O ÚLTIMO FILHO DA DECÊNCIA
O ÚLTIMO FILHO DA DECÊNCIA
Meu nome é João do Amor Divino do Espírito Santo e tenho treze anos de batalhas sem tréguas nessa vida.
Meu pai, se é que algum mortal foi quem me fez, achou por bem sair pra comprar cigarros muito antes de eu nascer e então eu nunca vi sua fuça.
Cresci andando de um lado pro outro de uma viela escura, suja, imbecil, semi-despida e descalça.
A vizinhança era hostil até mesmo com um anjinho negro, catarrento e barrigudo, e esse, era eu.
Minha mãe até que tentou durante algum tempo - não muito tempo e nem com muito empenho, é verdade - sustentar dignamente seus três filhos, dos quais eu era o caçula.
Mas as "donas" não pagavam o suficiente para que ela continuasse levando a vida na vertical.
Foi assim que eu comecei então a conhecer uma mãe diferente, bonita, muito bonita com aquelas cores todas nas roupas, nas unhas e no rosto. O cheiro dela deixou de lembrar torresmo frito e passou a ser forte e adocicado, e ela, eu acho, era feliz, por que as gargalhadas eram constantes.
Constantes também eram as visitas de seus amigos que sempre traziam uma garrafa de cachaça para comemorar e brindar.
De repente, num dia que eu acho que foi o dia em que eu aprendi a contar, descobri que eu não era mais o caçula, já existiam mais quatro caçulas, todos frutos do AMOR DIVINO.
De repente também, acho que foi no dia em que aprendi a apreciar mulher, percebi que a minha mãe não era mais tão bonita e suas cores todas estavam desbotadas e ela agora bebia cachaça sozinha mesmo, sem necessitar de motivo para comemorar e sem brindar.
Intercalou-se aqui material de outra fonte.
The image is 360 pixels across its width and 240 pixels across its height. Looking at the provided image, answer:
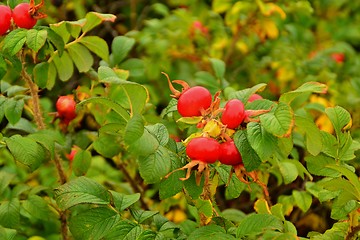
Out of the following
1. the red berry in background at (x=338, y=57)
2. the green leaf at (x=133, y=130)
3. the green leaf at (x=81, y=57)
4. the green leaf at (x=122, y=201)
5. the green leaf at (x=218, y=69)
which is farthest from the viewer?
the red berry in background at (x=338, y=57)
E também não gargalhava mais. Apenas esticava os lábios numa careta desdentada.
Os irmãos mais velhos, eu próprio e os quatro caçulas, ficávamos à mercê da caridade e da curiosidade alheia, e assim, dia sim, dias não, havia algum pão em casa e muita briga também.
Foi por essa época que eu conheci o "Gente Fina" e ele me deu o glamuroso emprego de vendedor, e eu era bom nesse ofício. Vendia de tudo! Maconha, cocaína, craque e até umas mulatinhas que queriam comer sonhos lá na Padaria Bico Doce.
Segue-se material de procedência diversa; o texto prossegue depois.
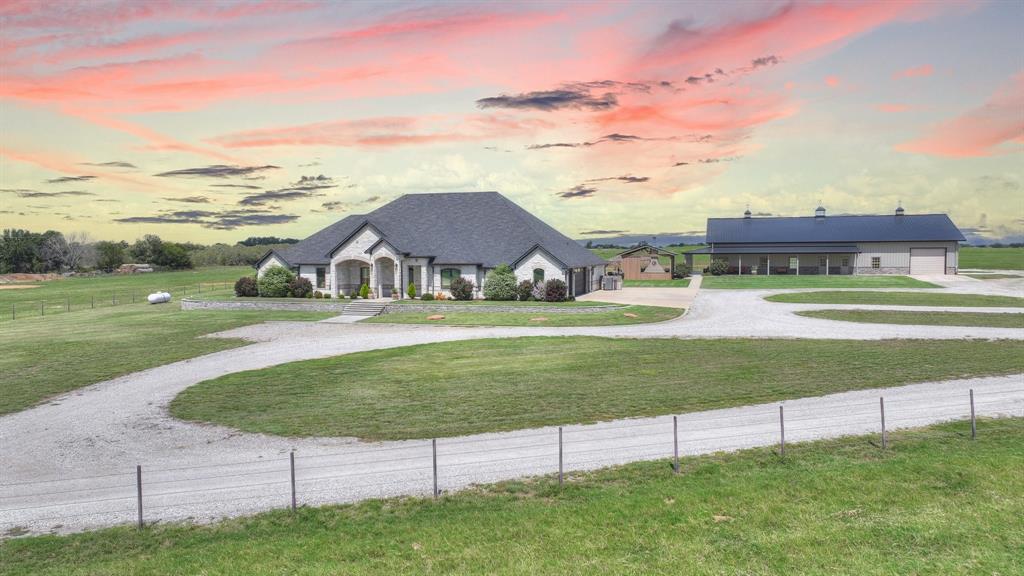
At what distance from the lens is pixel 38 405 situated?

Foi numa terça-feira bem ensolarada, que na viela bem fedida, minha mãe engasgou, não sei se com um gole de cachaça ou se com um soluço.
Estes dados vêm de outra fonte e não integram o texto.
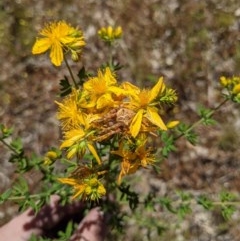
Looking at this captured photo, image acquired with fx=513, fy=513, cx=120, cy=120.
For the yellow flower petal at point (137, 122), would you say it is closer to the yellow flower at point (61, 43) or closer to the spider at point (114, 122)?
the spider at point (114, 122)

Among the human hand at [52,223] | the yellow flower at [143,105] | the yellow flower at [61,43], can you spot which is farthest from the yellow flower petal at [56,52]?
the human hand at [52,223]

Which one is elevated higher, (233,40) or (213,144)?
(233,40)

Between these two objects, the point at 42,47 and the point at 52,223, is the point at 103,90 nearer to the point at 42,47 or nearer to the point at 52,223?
the point at 42,47

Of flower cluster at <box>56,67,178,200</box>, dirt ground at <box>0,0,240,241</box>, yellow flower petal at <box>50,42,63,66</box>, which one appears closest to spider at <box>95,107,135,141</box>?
flower cluster at <box>56,67,178,200</box>

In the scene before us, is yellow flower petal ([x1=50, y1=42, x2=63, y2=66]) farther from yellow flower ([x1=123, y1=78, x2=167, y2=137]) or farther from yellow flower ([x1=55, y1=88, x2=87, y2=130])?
yellow flower ([x1=123, y1=78, x2=167, y2=137])

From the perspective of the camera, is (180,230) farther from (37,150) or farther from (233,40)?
(233,40)

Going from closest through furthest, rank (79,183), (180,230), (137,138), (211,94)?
(137,138) → (79,183) → (180,230) → (211,94)

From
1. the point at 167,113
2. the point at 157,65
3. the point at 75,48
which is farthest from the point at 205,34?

O fato é que ela começou a dispensar o fígado e eu comecei a me sentir o dono da grana que tinha no bolso. Levei minha mãe para o Pronto Socorro e foi de táxi! Um luxo grande demais para nós dois!
Ela me olhou, me passou a mão no rosto e disse uma coisa esquisita.
Disse que eu era o último filho da sua decência. Não entendi nada.
Depois a gente foi numa farmácia grande, branquinha, limpinha e com um cheiro bom demais de água sanitária, e eu paguei com a grana do "Gente Fina", os remédios da minha mãe, e num impulso, decidi que aquele era um dia de festa.
A cidade era bonita, grande, o asfalto era aconchegante, as pessoas eram vestidas por completo e calçadas.
Peguei a mão magra da minha mãe doente e levei ela pra comer um cachorro quente - é "roti dogui", mãe! - e a gente bebeu Coca-Cola e voltou pra casa de táxi outra vez.
Acho que foi o melhor dia da minha vida. Ainda bem! Por que foi o último também.
Minha mãe desmoronou no colchão estrupiado, olhou em volta a sujeira das paredes nuas, os cacarecos que apelidáramos de móveis, segurou e tentou apertar a minha mão, tornou a esticar os lábios naquilo que ela jurava ser um sorriso e pronto. Ficou ali deitada de olhos abertos sem piscar. Demorei um tempo para perceber que ela tinha morrido.
Com a grana no bolso, eu comprei um caixão e botei ela lá dentro.
Comprei cachaça e chamei os "amigos" para o último brinde.
Não chorei nem sofri. Não deu tempo.
O "Gente Fina" soube que eu estava detonando sua grana, me chamou de moleque ingrato e desgraçado e mandou na minha cabeça a bala 38 que tinha o meu nome.
Foi assim que minha mãe levou com ela o último filho da sua decência.
Foi assim que eu dei pra ela o último dia da minha adolescência.